> _Source extract_:
________________
Effective May 13, 2024

Key features

Financial institutions subject to the FTC's jurisdiction, which include mortgage lenders, payday lenders, collection agencies, check cashiers, credit counselors, and more - and all of their service providers may want to familiarize members of their workforce with processes they have in place to detect, report, investigate and resolve data security issues.

Some key features in the new FTC Safeguards Rule's breach notification provisions include these:

1. Report data breaches/unauthorized acquisitions affecting 500 or more consumers to the FTC via an electronic form located at its website www.ftc.gov¹

2. Breach notices must explain types of information involved in the "notification event," date or date range of event, number of consumers affected, and whether law enforcement is involved and has provided a determination that notifying the public of the breach may have an impact on or impede a criminal investigation or cause damage to national security

3. Notification of a breach must occur "as soon as possible, but no later than 30 days after discovery of the event," and

4. "Notification events" go beyond traditional data security breaches and include the unauthorized acquisition of unencrypted customer information.

5. The Safeguards Rule's notification requirements do not pre-empt notifications that may also be required under state or other laws.²

Let's get practical

If this new breach notification requirement in the FTC's Safeguards Rule prompts you to review your own internal security incident compliance programs, you may want to keep in mind some of these unique features of the Safeguards Rule's new notice requirements:

  • The FTC's new rule has a modernized description of personally identifiable non-public financial information a consumer provides. It includes, for example, information the financial institution collects through an internet "cookie" - which the FTC describes as "an information collecting device from a web server."³
  • Consistent with the FTC's enforcement actions under its Health Breach Notification Rule, the FTC has also taken a broad-ranging view of what data security events must be reported to the FTC (and the public). In addition to traditional data breaches, the FTC now expects entities to report unauthorized acquisitions of 500 or more consumer's information to be "notification events."
________________
> _Exercise_: Duplicate the part of the FTC breach notification text that opens with the words containing "Effective May 13, 2024" and closes with "data security issues.". Rely only on the FTC breach notification text above.
________________
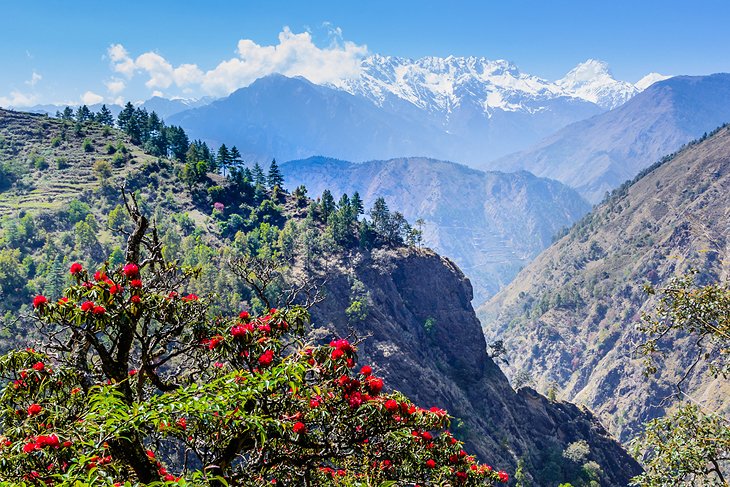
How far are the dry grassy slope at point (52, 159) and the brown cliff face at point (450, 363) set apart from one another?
42.7 metres

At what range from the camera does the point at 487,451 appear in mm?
73750

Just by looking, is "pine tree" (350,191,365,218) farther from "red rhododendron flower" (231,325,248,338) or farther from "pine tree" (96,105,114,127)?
"red rhododendron flower" (231,325,248,338)

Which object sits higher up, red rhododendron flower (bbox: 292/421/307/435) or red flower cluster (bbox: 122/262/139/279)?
red flower cluster (bbox: 122/262/139/279)

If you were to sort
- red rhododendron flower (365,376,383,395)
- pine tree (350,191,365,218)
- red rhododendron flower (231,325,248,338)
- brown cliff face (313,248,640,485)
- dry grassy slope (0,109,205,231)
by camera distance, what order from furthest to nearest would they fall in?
pine tree (350,191,365,218) → dry grassy slope (0,109,205,231) → brown cliff face (313,248,640,485) → red rhododendron flower (365,376,383,395) → red rhododendron flower (231,325,248,338)

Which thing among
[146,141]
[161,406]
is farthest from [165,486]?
[146,141]

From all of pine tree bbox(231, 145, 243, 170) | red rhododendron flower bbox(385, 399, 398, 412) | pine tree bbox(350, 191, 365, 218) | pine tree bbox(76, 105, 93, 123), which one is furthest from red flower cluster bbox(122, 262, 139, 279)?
pine tree bbox(76, 105, 93, 123)

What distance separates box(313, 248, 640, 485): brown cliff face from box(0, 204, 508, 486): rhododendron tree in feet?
222

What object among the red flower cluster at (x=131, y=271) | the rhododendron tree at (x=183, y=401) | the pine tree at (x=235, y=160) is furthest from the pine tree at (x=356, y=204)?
the red flower cluster at (x=131, y=271)

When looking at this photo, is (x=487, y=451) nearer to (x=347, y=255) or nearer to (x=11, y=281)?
(x=347, y=255)

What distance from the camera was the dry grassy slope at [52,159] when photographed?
93.5m

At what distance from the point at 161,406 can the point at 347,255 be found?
297 feet

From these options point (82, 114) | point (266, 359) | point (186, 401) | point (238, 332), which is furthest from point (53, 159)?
point (186, 401)

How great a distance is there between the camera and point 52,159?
360ft

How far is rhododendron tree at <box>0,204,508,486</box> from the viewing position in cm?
599
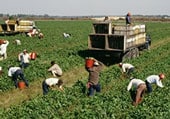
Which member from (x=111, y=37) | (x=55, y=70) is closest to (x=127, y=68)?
(x=55, y=70)

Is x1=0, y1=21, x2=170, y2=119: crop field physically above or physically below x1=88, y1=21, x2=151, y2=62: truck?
below

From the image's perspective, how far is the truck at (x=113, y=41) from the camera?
75.2 ft

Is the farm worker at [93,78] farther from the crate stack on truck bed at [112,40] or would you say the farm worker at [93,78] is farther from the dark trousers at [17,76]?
the crate stack on truck bed at [112,40]

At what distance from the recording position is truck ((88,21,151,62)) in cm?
2291

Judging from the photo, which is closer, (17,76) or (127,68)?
(17,76)

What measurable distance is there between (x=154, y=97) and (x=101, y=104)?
2.42 metres

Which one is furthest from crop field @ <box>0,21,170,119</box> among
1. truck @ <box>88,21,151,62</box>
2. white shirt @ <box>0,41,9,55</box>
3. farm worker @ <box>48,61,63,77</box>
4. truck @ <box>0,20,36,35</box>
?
truck @ <box>0,20,36,35</box>

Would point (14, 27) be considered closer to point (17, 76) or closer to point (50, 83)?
point (17, 76)

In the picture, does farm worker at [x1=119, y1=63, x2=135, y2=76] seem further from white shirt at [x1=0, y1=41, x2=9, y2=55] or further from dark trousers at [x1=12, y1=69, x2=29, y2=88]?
white shirt at [x1=0, y1=41, x2=9, y2=55]

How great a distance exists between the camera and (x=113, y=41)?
2305 cm

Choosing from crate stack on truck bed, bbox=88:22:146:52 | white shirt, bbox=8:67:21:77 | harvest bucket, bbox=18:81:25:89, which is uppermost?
crate stack on truck bed, bbox=88:22:146:52

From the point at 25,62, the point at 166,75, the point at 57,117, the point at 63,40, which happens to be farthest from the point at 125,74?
the point at 63,40

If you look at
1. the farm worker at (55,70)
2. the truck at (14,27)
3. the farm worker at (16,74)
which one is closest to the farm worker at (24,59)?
the farm worker at (16,74)

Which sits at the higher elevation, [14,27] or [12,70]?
[14,27]
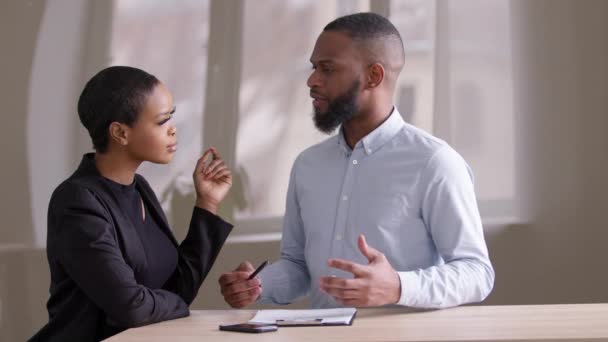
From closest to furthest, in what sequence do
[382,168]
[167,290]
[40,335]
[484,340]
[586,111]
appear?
[484,340] → [40,335] → [167,290] → [382,168] → [586,111]

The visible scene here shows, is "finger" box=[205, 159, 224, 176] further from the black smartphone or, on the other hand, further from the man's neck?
the black smartphone

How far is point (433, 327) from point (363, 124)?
0.78 m

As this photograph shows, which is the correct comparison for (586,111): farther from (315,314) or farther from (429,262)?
(315,314)

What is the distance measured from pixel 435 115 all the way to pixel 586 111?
2.21 feet

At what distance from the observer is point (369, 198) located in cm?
229

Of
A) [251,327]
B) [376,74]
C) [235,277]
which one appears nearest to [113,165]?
[235,277]

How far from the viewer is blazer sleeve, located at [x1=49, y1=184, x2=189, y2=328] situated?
6.08 feet

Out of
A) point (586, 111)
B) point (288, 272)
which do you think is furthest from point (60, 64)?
point (586, 111)

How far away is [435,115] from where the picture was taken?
13.2 ft

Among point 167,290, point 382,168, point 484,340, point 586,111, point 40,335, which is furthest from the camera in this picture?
point 586,111

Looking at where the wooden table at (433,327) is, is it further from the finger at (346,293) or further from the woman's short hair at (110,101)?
the woman's short hair at (110,101)

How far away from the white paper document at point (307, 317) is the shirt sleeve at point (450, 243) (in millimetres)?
142

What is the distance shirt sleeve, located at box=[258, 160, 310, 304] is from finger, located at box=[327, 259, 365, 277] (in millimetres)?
536

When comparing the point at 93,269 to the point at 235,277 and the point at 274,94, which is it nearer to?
the point at 235,277
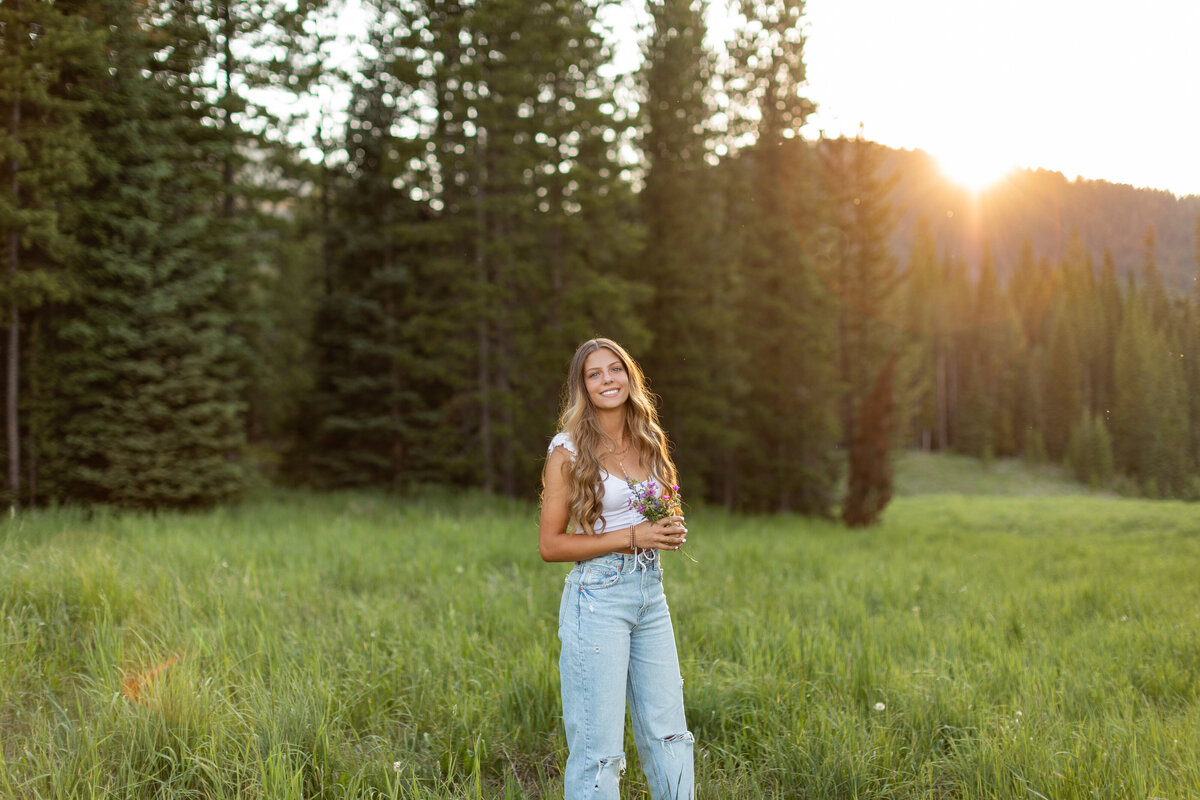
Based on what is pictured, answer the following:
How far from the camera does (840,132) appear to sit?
27375mm

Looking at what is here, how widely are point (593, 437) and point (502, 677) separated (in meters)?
2.42

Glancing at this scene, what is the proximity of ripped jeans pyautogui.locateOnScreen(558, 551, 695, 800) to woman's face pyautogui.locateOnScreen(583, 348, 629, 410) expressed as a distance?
2.32ft

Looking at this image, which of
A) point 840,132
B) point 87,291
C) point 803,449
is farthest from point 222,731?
point 840,132

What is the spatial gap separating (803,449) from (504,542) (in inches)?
645

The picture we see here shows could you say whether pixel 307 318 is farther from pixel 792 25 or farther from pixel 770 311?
pixel 792 25

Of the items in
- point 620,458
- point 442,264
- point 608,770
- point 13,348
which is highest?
point 442,264

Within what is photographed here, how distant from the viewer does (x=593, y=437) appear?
125 inches

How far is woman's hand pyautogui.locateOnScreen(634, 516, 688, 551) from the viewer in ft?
9.67

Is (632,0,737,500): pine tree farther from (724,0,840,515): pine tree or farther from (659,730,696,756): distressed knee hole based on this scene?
(659,730,696,756): distressed knee hole

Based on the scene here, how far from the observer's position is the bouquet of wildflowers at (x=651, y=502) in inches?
118

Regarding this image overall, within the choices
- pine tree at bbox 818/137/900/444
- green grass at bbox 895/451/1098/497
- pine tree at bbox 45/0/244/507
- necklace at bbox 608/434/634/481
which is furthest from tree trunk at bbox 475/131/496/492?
green grass at bbox 895/451/1098/497

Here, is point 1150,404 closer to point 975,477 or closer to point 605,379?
point 605,379

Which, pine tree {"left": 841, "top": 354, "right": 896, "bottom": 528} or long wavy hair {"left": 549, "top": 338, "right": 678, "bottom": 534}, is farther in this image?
pine tree {"left": 841, "top": 354, "right": 896, "bottom": 528}

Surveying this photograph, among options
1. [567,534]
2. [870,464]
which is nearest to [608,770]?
[567,534]
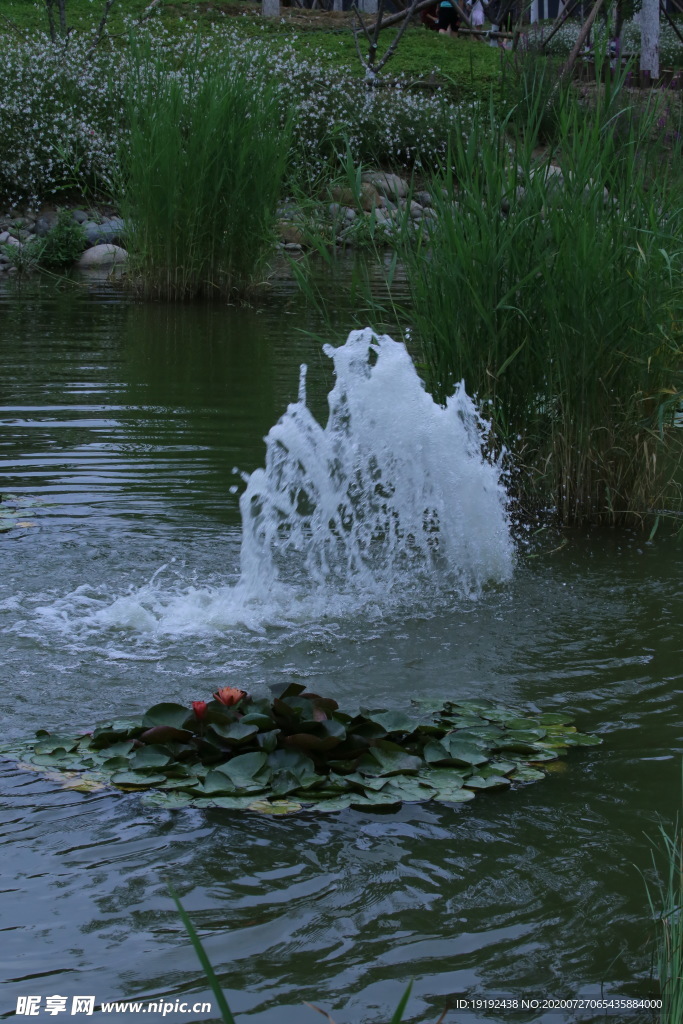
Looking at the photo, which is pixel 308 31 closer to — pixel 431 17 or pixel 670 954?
pixel 431 17

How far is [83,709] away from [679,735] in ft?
6.27

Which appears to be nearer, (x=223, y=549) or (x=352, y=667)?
(x=352, y=667)

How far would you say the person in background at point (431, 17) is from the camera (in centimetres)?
3048

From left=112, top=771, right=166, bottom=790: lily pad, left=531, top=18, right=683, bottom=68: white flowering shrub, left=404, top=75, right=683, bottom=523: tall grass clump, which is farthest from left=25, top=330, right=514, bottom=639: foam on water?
left=531, top=18, right=683, bottom=68: white flowering shrub

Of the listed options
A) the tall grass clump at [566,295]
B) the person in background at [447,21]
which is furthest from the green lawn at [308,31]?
the tall grass clump at [566,295]

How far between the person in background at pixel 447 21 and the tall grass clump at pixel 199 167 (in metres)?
17.1

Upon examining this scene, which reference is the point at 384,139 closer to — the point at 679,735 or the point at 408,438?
the point at 408,438

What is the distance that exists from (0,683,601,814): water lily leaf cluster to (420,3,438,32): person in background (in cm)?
2973

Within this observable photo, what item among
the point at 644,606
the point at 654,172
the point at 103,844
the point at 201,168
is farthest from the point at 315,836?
the point at 201,168

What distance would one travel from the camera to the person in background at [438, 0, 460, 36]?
2834 centimetres

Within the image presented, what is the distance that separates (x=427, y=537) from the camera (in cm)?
584

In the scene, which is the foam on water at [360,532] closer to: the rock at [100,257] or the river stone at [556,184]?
the river stone at [556,184]

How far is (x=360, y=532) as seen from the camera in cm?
595

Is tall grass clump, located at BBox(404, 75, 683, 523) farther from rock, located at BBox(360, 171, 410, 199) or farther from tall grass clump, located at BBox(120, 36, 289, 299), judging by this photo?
tall grass clump, located at BBox(120, 36, 289, 299)
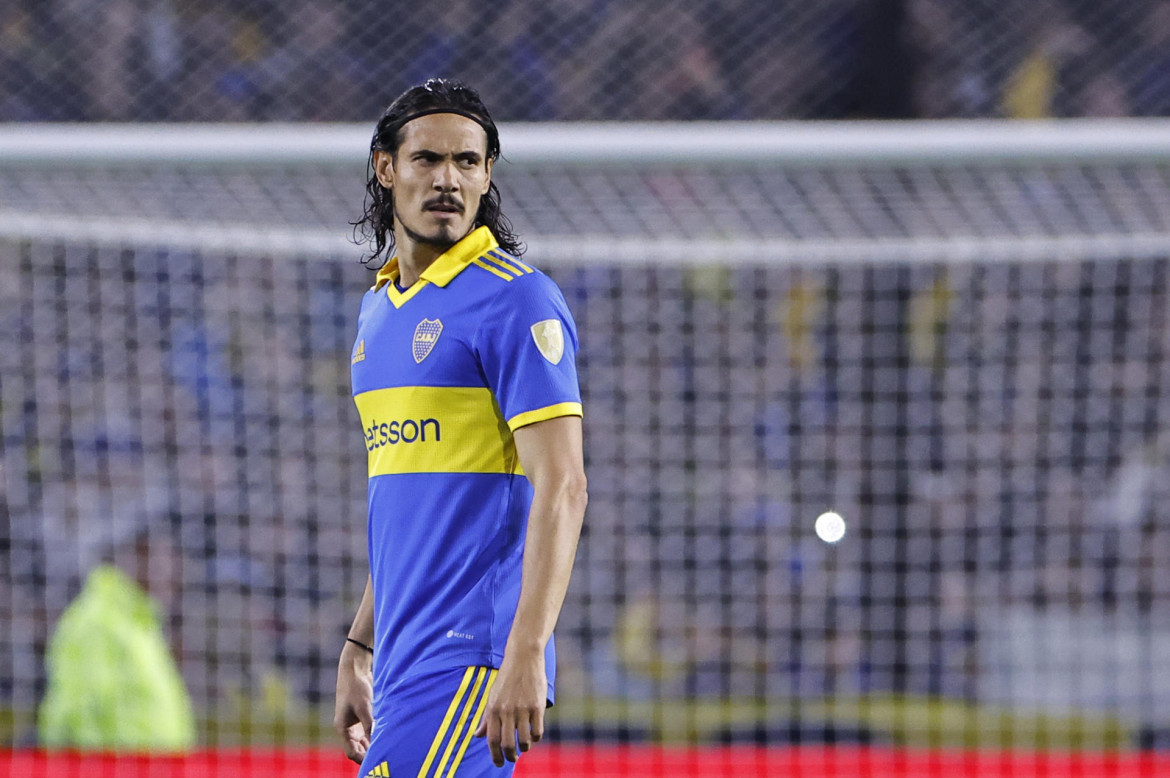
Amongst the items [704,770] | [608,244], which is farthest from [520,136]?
[704,770]

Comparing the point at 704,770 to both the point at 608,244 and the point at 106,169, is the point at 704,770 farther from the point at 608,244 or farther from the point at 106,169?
the point at 106,169

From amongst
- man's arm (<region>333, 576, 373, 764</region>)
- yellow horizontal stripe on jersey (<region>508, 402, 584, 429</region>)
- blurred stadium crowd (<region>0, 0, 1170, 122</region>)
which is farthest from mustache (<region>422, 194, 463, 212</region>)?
blurred stadium crowd (<region>0, 0, 1170, 122</region>)

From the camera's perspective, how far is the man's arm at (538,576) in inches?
________________
> _The reply_:
Effective May 13, 2024

Key features

Financial institutions subject to the FTC's jurisdiction, which include mortgage lenders, payday lenders, collection agencies, check cashiers, credit counselors, and more - and all of their service providers may want to familiarize members of their workforce with processes they have in place to detect, report, investigate and resolve data security issues.